Chole is a first year Wake Divinity student answering the call to minister and help others reach a place of self-actualization.
I come from a family of preachers, teachers, and activists, so I have always understood the importance of advocacy and doing work in the name of social justice, both in the community and interpersonally. I did not always know or accept that I would be a minister. I can recall very clearly having an existential crisis as an eight-year-old. I broke down, crying in front of my mother and when she asked what was wrong. I said through tears, “I don’t want to be a minister.” My mother reassured me that no one said that I had to be a minister, but if I felt God was calling me, I would have to consider what that meant.
As an adult, I thought my ministry would be teaching, something I viewed very narrowly as a path to postsecondary education. This led me to two years of teaching middle school. While I found that experience valuable, it ultimately led me to return to a place of questioning my place in the world and brought me to Wake Forest University School of Divinity. The lightbulb moment came as I was literally looking at a lamp in my parents’ home. They were sitting out on the deck, and I had a sense that they were discussing me. Looking at that lamp, the light within me also ignited, and I just knew that it was time to pursue a path of ministry.

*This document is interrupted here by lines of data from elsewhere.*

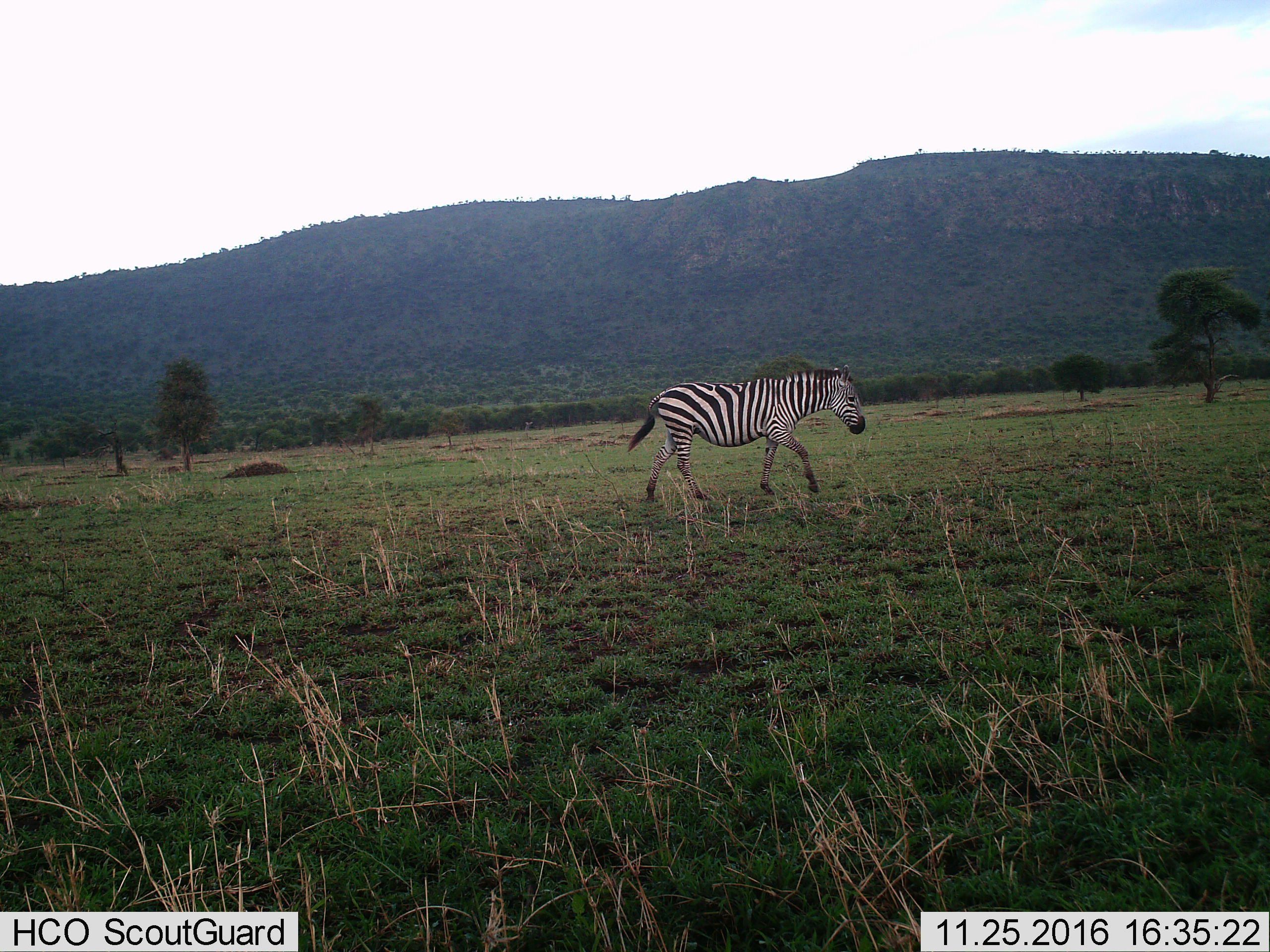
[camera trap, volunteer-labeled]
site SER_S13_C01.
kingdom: Animalia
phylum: Chordata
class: Mammalia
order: Perissodactyla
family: Equidae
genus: Equus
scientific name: Equus quagga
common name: plains zebra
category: zebraplains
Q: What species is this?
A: Zebraplains (plains zebra) (Equus quagga).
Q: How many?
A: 1.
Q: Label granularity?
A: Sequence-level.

When my parents came in, they confirmed that they were sensing the same thing.
As a member of the LGBTQ+ community, I have experienced the harm the church can sometimes cause.
“I am inspired to be a positive influence and representative to let other queer and trans folk know they are welcome and safe in the community. I hope to foster that through my ministry. I want to help others reach a place of self-actualization and understanding their own value.”

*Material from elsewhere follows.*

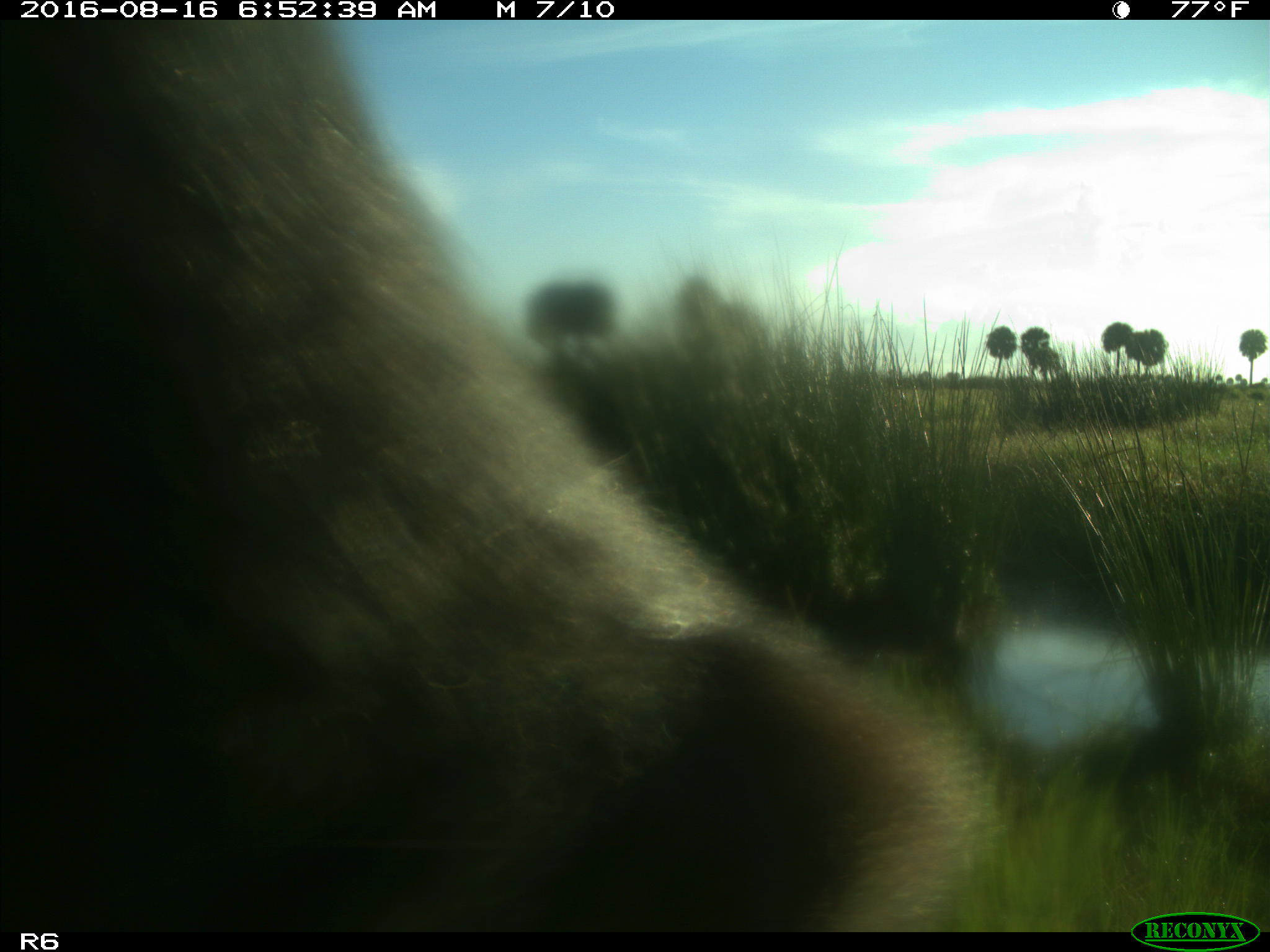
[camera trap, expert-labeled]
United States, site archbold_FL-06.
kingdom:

I chose Wake Div because the emphasis on justice, reconciliation, and compassion aligns with my values and how I want to do work in the world. I hope to be an architect who affirms the truths of all people, especially those who have been marginalized in oppressive systems. I want to help people find communities that uplift them to their best selves and figure out how they can make positive impacts in their own way. I hope to encourage others to do more good than harm. Whatever you do in life also impacts someone else. We should be good to each other.
I love that Wake Div is an ecumenical school.
“The diversity of my classmates has taught me just as much as my academic courses. Growing up in a progressive family, I always assumed I was pretty open-minded. However, in only a few months, Wake Div has exposed me to so much more than I could have imagined.”
I am currently taking Womanist Ways of Worship with Professor Chelsea Yarborough. The course centers on Black women’s experiences, including queer and trans folk, in a way that gives space for people of all backgrounds to be included and welcome in worship so that people at every intersection of life are validated and embraced for their uniqueness. It’s helped me to learn more about myself and, in the process, realize that I always have more to learn about others.
My experience in divinity school has brought me full circle. I still see teaching as a vehicle for ministry, but I am redefining the best setting for that work. I’m also more open to understanding where my call might lead me in the area of spiritual ministry as well. I feel like I have a wealth of options before me.